Evaluate DNA and RNA sample purity with our specialized calculator. Analyze 260/280 and 260/230 ratios to detect contamination for more reliable experiments.

Frequently Asked Questions about DNA Purity Calculator | Assess Nucleic Acid Sample Quality

Whether a sample with non-ideal purity ratios remains usable depends on your application's sensitivity to contaminants. Generally: (1) For standard PCR with robust targets, samples with A260/A280 ratios of 1.6-2.1 often work adequately. (2) For qPCR, a wider range of 1.7-2.1 can be acceptable, but consistent purity is important for comparative studies. (3) For applications like high-throughput sequencing, cloning, or enzymatic digestions, staying close to ideal ratios (1.8-2.0 for DNA) becomes more critical. (4) For RNA work, especially with sensitive applications like microarrays or RNA-Seq, stricter adherence to ideal ratios is necessary. Always validate questionable samples in your specific application before proceeding with valuable or irreplaceable specimens.

A260/A230 ratios typically show greater variability than A260/A280 ratios for several reasons: (1) Lower absorbance at 230nm makes these measurements more susceptible to background noise and instrument limitations. (2) Many common laboratory contaminants absorb at 230nm, including buffer components, guanidine salts, phenol, carbohydrates, and even different elution buffers. (3) pH significantly affects 230nm readings—small changes in sample pH can cause large fluctuations in A260/A230 ratios. (4) The measurement at 230nm is more sensitive to cuvette positioning errors. For more consistent A260/A230 readings, ensure background subtraction using the same buffer as your sample, standardize the pH of your solutions, and use high-quality quartz cuvettes with consistent orientation.

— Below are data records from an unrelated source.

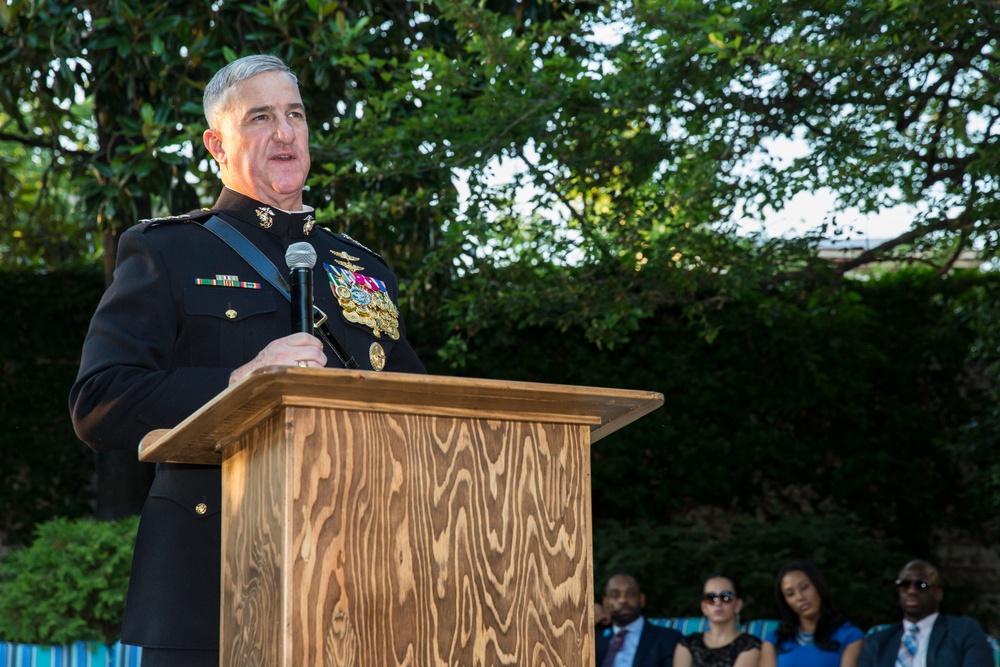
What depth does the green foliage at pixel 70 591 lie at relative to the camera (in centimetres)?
639

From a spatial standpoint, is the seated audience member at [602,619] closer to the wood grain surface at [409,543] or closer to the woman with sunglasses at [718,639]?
the woman with sunglasses at [718,639]

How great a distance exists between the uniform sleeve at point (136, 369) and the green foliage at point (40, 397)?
797 cm

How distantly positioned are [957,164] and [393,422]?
18.8 feet

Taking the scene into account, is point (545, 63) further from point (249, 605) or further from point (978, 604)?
point (978, 604)

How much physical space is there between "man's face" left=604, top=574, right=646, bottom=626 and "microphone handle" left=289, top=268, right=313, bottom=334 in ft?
19.9

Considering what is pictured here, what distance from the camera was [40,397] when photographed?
991cm

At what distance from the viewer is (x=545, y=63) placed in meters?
6.54

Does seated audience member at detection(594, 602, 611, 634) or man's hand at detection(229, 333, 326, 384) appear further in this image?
seated audience member at detection(594, 602, 611, 634)

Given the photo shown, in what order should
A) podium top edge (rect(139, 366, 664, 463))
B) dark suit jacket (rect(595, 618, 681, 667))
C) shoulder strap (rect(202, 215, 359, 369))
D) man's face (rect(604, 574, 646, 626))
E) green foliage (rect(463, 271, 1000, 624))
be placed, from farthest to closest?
green foliage (rect(463, 271, 1000, 624)) → man's face (rect(604, 574, 646, 626)) → dark suit jacket (rect(595, 618, 681, 667)) → shoulder strap (rect(202, 215, 359, 369)) → podium top edge (rect(139, 366, 664, 463))

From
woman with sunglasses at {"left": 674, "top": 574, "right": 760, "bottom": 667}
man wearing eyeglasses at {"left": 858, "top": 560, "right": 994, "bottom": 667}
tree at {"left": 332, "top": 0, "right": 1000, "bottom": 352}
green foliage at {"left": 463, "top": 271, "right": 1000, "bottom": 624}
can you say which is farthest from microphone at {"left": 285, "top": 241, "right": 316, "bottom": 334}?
green foliage at {"left": 463, "top": 271, "right": 1000, "bottom": 624}

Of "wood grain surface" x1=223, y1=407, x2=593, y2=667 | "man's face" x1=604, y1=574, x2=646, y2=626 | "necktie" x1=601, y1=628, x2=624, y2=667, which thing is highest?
"wood grain surface" x1=223, y1=407, x2=593, y2=667

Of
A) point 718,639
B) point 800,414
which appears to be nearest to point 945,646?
point 718,639

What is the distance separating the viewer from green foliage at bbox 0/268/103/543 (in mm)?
9664

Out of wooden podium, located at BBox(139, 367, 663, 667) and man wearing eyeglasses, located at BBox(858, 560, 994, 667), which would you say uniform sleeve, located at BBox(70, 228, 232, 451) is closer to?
wooden podium, located at BBox(139, 367, 663, 667)
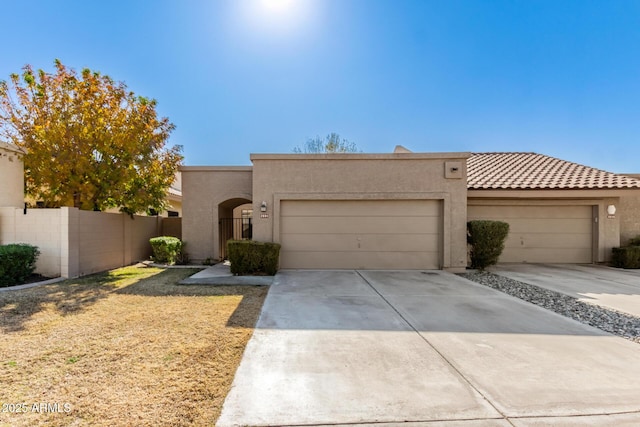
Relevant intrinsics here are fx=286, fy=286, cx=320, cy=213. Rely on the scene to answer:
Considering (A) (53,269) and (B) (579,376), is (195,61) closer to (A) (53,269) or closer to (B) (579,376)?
(A) (53,269)

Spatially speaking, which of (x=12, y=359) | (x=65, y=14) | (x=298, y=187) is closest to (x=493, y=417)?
(x=12, y=359)

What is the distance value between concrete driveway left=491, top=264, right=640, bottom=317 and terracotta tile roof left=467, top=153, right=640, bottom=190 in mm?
3009

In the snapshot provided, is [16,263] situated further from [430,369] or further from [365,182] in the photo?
[365,182]

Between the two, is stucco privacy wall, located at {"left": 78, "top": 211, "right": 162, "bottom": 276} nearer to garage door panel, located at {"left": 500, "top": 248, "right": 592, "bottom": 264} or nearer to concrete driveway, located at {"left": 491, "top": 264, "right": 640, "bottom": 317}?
concrete driveway, located at {"left": 491, "top": 264, "right": 640, "bottom": 317}

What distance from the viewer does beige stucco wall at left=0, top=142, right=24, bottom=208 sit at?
8.41 meters

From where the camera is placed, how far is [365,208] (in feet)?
33.4

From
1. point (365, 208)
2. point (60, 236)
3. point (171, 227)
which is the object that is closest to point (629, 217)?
point (365, 208)

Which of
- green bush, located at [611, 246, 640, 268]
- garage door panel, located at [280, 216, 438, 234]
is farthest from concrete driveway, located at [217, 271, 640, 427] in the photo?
green bush, located at [611, 246, 640, 268]

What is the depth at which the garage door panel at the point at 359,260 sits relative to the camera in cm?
1012

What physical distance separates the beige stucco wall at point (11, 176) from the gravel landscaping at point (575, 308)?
14.2 m

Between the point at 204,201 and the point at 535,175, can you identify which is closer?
the point at 204,201

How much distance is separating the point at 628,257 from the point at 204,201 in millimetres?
16345

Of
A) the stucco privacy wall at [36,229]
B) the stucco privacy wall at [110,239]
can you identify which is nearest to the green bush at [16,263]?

pH significantly impacts nucleic acid absorbance readings and can affect purity ratio interpretation. Higher pH increases absorbance at 260nm while having minimal effect at 280nm, artificially increasing the A260/A280 ratio. For example, the same DNA sample might show an A260/A280 ratio of 1.6 when dissolved in acidic water (pH 5.5) but 1.8-1.9 when in a basic solution like TE buffer (pH 8.0). This explains why seemingly contradictory results can occur when measuring the same sample in different buffers. For consistent and comparable measurements: (1) Standardize the buffer used for all samples, (2) Calibrate your spectrophotometer with the same buffer used for samples, (3) Ideally use a buffer with pH ~8.0 for DNA and RNA measurements, and (4) Report both the ratio and the buffer/pH when documenting results.